Apantesis elongata (Stretch, 1885)




Grammia elongata is an uncommon day-flying alpine and subalpine Grammia with white hindwings in males and orange hindwings in females. It is a medium size moth (FW length 15–16 mm). The forewing appears black with limited off-white markings, predominantly the medial, postmedial, and subterminal transverse lines and the longitudinal postcubital line. There is also a thin line of pale scales along the cubital vein at the inferior margin of the cell. The hindwing color is sexually dimorphic, white to off-white in males and pale orange in females, rarely entirely dark. The hindwing markings are fairly extensive, with a large discal spot, marginal spots usually fused to the marginal band (more often separate in females), and longitudinal black lines along the cubital vein below the discal spot and along the medial margin. The body is black with reduced off-white to tan markings in most individuals. The black antennae are moderately bipectinate in males and biserrate in females. The eye size is reduced, measuring less than 0.6 mm.

Grammia elongata is unlikely to be confused with other species in the southwestern portion of its range. In the Rocky Mountains it can be confused with Holoarctia sordida and orange forms of Grammia williamsii. Holoarctia sordida is easily distinguished by the lack of pale forewing longitudinal markings. Pale G. williamsii lack pale scaling along the cubital vein, have a less curved postmedial region pale line, and have eye size larger than 0.6 mm (Schmidt 2009).


This species is found at high elevations in subalpine mountain meadows and on alpine tundra above timberline.


Pacific Northwest

Grammia elongata has been most commonly found in the south British Columbia Coast Range and the northern Cascade Mountains. It also occurs in mountains further east in British Columbia, Washington, and western Montana.

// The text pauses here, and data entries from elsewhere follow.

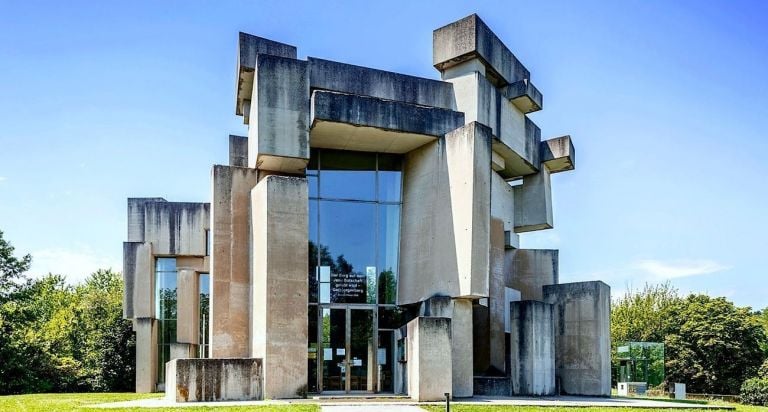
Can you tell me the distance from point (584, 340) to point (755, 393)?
34.3 feet

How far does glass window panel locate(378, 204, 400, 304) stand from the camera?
2406 cm

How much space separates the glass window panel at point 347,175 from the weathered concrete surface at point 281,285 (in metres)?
3.07

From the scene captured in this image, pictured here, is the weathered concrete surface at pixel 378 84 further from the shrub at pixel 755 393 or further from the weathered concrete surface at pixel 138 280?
the shrub at pixel 755 393

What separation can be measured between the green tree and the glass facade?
1013 inches

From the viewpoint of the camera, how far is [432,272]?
2298 cm

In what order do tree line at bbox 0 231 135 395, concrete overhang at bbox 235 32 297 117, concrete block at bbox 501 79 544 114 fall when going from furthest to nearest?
tree line at bbox 0 231 135 395
concrete block at bbox 501 79 544 114
concrete overhang at bbox 235 32 297 117

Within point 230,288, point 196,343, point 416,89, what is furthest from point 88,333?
point 416,89

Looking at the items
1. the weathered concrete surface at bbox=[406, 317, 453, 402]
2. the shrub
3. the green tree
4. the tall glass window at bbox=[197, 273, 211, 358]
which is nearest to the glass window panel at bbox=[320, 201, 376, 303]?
the weathered concrete surface at bbox=[406, 317, 453, 402]

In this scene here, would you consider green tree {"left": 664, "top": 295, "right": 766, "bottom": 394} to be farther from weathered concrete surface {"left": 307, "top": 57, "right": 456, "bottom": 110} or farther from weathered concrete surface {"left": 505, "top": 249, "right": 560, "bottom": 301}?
weathered concrete surface {"left": 307, "top": 57, "right": 456, "bottom": 110}

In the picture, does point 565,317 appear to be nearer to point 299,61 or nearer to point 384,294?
point 384,294

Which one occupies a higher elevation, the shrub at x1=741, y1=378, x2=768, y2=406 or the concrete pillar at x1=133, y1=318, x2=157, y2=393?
the concrete pillar at x1=133, y1=318, x2=157, y2=393

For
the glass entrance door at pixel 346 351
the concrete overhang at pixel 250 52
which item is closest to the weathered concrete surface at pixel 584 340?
the glass entrance door at pixel 346 351

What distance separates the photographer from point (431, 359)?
1950 centimetres

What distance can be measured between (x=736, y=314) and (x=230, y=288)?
32.2m
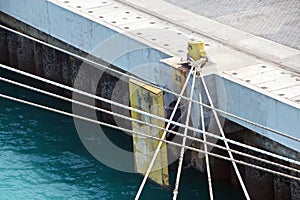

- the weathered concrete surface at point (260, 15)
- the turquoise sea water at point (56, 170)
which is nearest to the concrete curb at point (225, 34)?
the weathered concrete surface at point (260, 15)

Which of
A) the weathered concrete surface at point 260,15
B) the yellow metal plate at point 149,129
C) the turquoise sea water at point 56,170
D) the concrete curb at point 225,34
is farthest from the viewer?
the weathered concrete surface at point 260,15

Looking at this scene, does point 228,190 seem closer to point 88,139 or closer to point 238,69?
point 238,69

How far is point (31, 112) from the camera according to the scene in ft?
87.6

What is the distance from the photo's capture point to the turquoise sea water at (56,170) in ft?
72.4

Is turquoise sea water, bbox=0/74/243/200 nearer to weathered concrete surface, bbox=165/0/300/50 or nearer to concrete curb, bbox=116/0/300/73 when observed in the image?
concrete curb, bbox=116/0/300/73

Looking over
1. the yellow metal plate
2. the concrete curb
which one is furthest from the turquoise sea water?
the concrete curb

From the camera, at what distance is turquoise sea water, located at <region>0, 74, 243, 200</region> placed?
22.1 metres

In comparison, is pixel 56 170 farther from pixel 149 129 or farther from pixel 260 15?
pixel 260 15

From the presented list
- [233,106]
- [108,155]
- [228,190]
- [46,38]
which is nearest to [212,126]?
[233,106]

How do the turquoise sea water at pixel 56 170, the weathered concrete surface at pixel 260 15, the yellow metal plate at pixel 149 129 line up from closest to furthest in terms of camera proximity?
the yellow metal plate at pixel 149 129 → the turquoise sea water at pixel 56 170 → the weathered concrete surface at pixel 260 15

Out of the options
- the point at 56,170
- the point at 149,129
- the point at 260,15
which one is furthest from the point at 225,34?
the point at 56,170

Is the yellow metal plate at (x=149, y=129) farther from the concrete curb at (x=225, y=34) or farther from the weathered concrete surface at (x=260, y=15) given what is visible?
the weathered concrete surface at (x=260, y=15)

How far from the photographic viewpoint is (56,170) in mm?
23281

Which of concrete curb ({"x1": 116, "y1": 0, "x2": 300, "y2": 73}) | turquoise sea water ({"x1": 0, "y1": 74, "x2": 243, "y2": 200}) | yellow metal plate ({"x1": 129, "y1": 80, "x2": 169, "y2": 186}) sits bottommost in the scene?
turquoise sea water ({"x1": 0, "y1": 74, "x2": 243, "y2": 200})
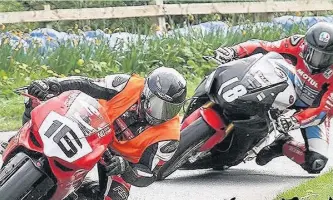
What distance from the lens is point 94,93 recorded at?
6.80 metres

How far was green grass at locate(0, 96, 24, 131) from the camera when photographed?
10906 millimetres

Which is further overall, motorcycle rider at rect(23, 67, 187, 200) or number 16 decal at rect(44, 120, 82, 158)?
motorcycle rider at rect(23, 67, 187, 200)

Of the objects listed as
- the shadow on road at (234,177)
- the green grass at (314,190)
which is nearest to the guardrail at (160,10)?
the shadow on road at (234,177)

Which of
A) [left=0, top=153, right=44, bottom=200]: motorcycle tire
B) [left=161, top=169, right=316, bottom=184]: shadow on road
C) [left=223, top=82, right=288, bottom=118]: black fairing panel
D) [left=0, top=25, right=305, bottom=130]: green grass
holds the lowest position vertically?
[left=0, top=25, right=305, bottom=130]: green grass

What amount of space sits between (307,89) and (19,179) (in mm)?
3886

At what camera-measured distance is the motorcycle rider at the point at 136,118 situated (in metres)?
6.43

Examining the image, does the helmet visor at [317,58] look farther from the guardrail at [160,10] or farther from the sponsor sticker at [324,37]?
the guardrail at [160,10]

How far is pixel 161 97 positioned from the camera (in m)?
6.39

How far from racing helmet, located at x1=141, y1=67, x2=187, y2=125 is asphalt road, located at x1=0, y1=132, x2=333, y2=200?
158 centimetres

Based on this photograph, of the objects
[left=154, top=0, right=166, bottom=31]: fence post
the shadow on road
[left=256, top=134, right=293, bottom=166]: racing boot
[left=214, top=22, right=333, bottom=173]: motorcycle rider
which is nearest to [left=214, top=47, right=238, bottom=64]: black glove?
[left=214, top=22, right=333, bottom=173]: motorcycle rider

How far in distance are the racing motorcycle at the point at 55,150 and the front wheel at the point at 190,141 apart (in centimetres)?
199


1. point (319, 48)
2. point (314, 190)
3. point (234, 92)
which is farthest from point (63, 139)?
point (319, 48)

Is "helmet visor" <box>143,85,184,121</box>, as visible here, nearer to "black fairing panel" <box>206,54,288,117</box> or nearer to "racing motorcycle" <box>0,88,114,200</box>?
"racing motorcycle" <box>0,88,114,200</box>

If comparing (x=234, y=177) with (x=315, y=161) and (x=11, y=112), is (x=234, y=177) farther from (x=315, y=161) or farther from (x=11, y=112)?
(x=11, y=112)
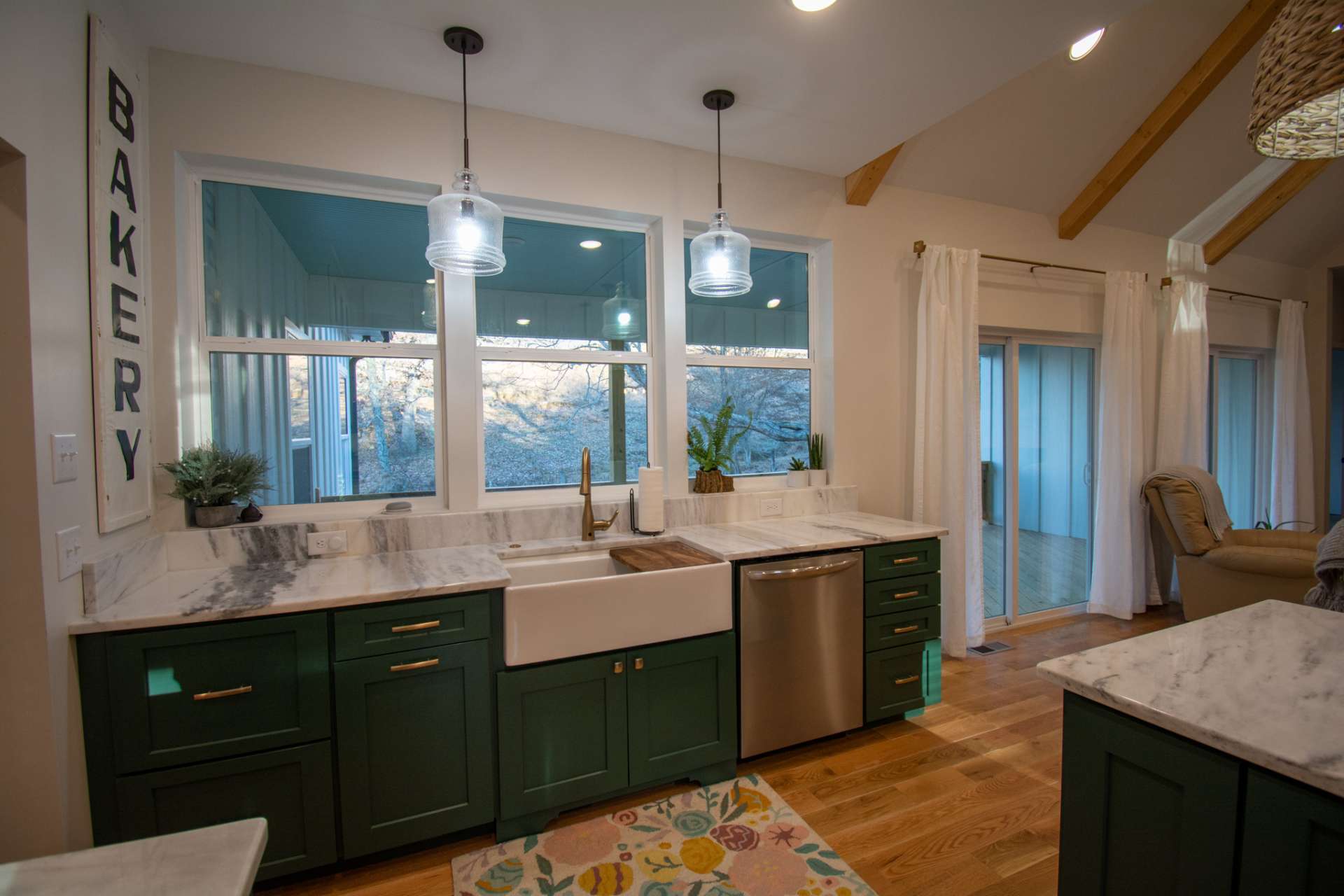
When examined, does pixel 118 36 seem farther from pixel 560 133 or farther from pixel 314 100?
pixel 560 133

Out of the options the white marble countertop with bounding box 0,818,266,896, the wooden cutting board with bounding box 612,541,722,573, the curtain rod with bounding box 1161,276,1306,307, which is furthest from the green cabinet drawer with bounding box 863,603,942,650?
the curtain rod with bounding box 1161,276,1306,307

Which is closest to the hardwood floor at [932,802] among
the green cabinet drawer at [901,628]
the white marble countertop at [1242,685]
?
the green cabinet drawer at [901,628]

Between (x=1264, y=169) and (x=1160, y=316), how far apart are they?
44.2 inches

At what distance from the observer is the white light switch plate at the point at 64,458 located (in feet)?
4.79

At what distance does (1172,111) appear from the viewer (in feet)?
10.6

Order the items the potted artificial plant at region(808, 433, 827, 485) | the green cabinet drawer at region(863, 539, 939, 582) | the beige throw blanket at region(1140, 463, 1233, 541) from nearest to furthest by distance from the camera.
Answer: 1. the green cabinet drawer at region(863, 539, 939, 582)
2. the potted artificial plant at region(808, 433, 827, 485)
3. the beige throw blanket at region(1140, 463, 1233, 541)

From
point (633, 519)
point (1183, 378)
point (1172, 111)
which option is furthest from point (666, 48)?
point (1183, 378)

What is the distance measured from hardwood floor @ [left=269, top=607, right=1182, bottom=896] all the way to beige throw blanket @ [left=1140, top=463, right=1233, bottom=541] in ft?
5.42

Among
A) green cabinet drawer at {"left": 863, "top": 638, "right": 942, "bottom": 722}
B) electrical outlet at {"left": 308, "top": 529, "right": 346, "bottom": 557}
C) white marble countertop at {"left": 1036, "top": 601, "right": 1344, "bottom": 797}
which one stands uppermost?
electrical outlet at {"left": 308, "top": 529, "right": 346, "bottom": 557}

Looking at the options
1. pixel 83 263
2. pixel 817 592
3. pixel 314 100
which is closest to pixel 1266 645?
pixel 817 592

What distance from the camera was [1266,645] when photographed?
1277mm

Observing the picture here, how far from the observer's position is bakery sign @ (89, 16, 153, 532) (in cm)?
168

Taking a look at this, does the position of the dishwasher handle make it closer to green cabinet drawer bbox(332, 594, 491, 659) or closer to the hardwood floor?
the hardwood floor

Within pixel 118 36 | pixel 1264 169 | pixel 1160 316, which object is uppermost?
pixel 1264 169
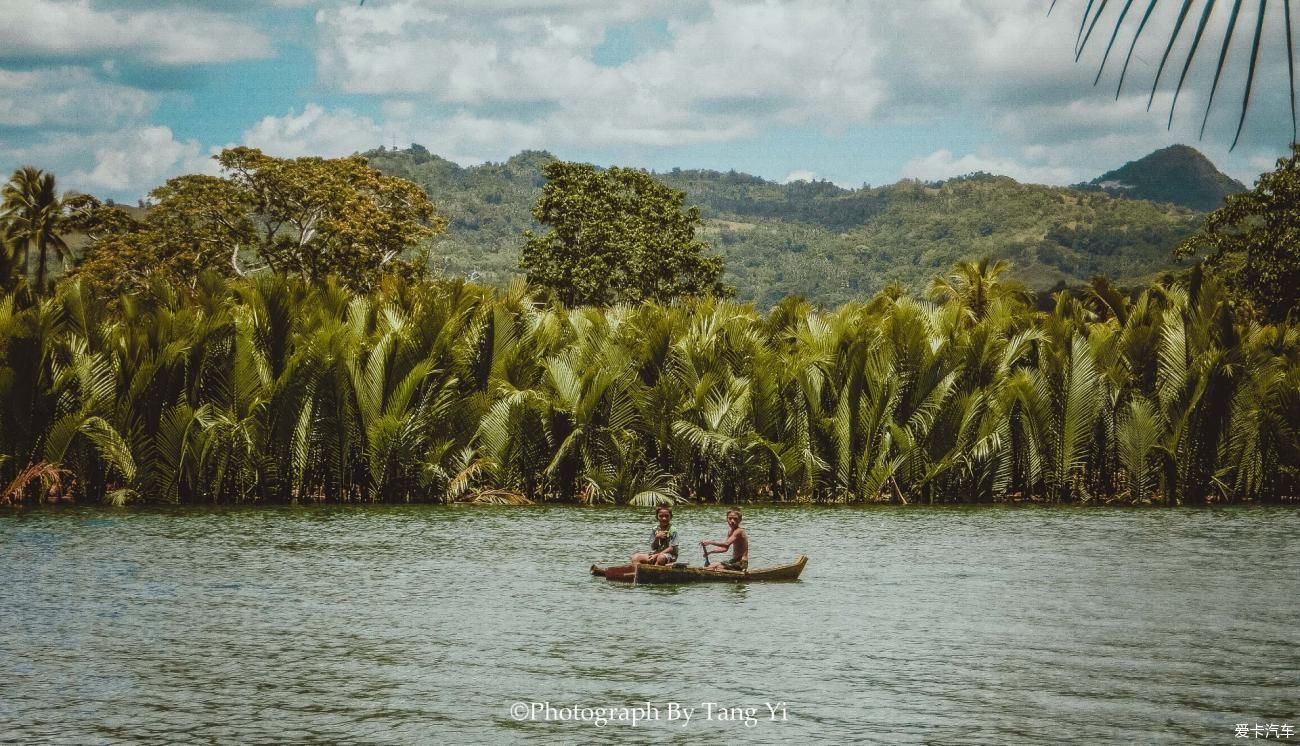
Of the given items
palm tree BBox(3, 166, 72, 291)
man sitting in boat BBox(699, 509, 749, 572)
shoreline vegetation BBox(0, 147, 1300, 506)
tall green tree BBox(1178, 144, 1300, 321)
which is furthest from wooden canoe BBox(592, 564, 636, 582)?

The Pacific Northwest encompasses most of the global range of this species. It also occurs in the Rocky Mountains of Alberta.

Life History


This species probably uses various herbaceous plants as with other species in the genus. A last instar larva found at Gott Peak, British Columbia collected by Lars Crabo on July 11, 2010 was reared to maturity on dandelion (Taraxacum officinale).


Adults are diurnal and are most commonly collected in the afternoon, although Schmidt (2009) writes that some individuals are collected at light. Males fly rapidly over tundra. Most records are from July to mid August.